Not all NWS offices do an equally good job with tornado warnings.  After the Plainfield event, for instance, a disaster survey team found many problems with the performance of the Chicago office.   Having an F5 tornado strike with no warning remains possible, but is much less likely today than it was in 1990.   The Springfield office that issued the warnings for the Joplin event did a decent job with a challenging situation, although they may have had a history of many false alarm warnings. Some of us have been saying for quite some time that large fatality counts are not necessarily a thing only of the past, and 2011 has shown those dire predictions to be true.  We have been lucky for decades and in 2011, our luck simply ran out.  It will do so again, in the future.

The sad, and seemingly inescapable conclusion I draw from this trio of major tornado events is that people in the tornado-prone parts of the USA need to understand the true risks from tornadoes.  They don't need to live their lives in constant fear - far from it.  The NWS offers state-of-the-art information about the threat of tornadoes and all people need to do is take it seriously enough to take actions to protect themselves.  Why is this so difficult?  Is it a matter of public education?  I think that might well be an important factor, but not the only one. 

There's been a lot of talk about too many false alarms from the NWS.  While I agree the NWS warning performance is not perfect and not even as good as it could be, there inevitably will be uncertainty implied (if not stated explicitly!) in their forecast and warning products.  People need to understand and accept that principle.  The public must accept their share of responsibility for what happens when tornadoes strike, rather than placing the whole burden onto the NWS to provide some product for which the science of meteorology offers little hope of being an improvement over the existing system.  Learning about the simple and inexpensive things anyone can do to protect themselves from natural hazards seems like common sense to me, not something too challenging for "the public" to do.

1 comment:

Dave Brown said...

In my opinion, life is risky from the moment of conception to death. Everything about living involves unknowns and surprises. Without accepting the risks of living and learning how to handle the risks, our species would not have advanced very far.

Weather forecasting agencies issue watches and warnings for a variety of dangerous weather events. The practice is not without its flaws and shortcomings, but under most circumstances the majority of warnings can pass the "smell test".

Improvements in preparing and delivering warnings will come with time. Until that happens, there are many existing communications vehicles through which warnings are made public. It becomes the sole responsibility of every individual to mitigate risks to life and property by being prepared for dangerous weather events and ensuring an up-to-date awareness of imminent severe weather.

For all of us, life is a minute-by-minute deal we have to live with. If minutes are important then by all means be prepared to act on a minute's notice whenever threats develop.

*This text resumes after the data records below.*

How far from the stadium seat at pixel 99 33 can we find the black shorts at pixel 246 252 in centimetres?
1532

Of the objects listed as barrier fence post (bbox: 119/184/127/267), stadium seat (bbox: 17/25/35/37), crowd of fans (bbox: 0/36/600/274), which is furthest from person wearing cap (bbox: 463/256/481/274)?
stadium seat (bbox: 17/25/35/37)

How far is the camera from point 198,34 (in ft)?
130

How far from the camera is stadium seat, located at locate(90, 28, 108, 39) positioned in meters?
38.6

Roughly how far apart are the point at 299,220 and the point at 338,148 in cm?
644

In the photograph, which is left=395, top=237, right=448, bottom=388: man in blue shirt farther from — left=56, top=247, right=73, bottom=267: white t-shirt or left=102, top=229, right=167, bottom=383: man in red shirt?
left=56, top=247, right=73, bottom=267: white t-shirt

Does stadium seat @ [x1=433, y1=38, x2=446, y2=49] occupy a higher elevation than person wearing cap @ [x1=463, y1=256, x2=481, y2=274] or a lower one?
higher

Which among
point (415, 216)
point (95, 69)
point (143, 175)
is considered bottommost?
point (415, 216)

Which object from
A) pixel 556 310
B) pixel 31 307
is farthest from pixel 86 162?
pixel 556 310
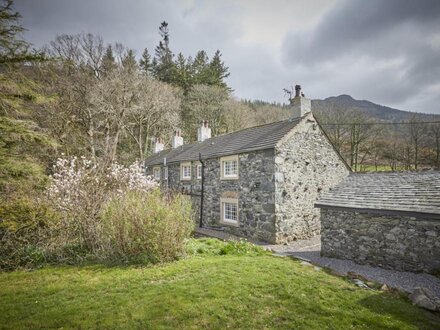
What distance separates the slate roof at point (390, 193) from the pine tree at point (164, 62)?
1205 inches

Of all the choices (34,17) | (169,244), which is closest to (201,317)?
(169,244)

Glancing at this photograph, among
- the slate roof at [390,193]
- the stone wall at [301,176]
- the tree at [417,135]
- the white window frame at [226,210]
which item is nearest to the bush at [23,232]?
the white window frame at [226,210]

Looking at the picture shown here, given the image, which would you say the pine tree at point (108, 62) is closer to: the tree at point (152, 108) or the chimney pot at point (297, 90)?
the tree at point (152, 108)

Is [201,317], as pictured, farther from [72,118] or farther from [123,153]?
[123,153]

In this day and age of enlightenment, everyone should know the natural risks that are part of their local environment. If tornadoes, hurricanes, earthquakes, avalanches, forest fires, dangerous diseases or threats from wild animals are within the realm of possibility, then taking personal responsibility to act quickly to save life and limb should be part of daily living.

Everyone needs to be able to deal with risky events in a well rehearsed, disciplined, coordinated manner to mitigate as many nasty consequences as possible.

Is something wrong with tornado warnings? Only that they are not yet perfect. Dealing with imperfection means being prepared to the best of one's ability.

If a person is unprepared or chooses to remain uninformed of these eventualities then that individual has not accepted full responsibility for his life.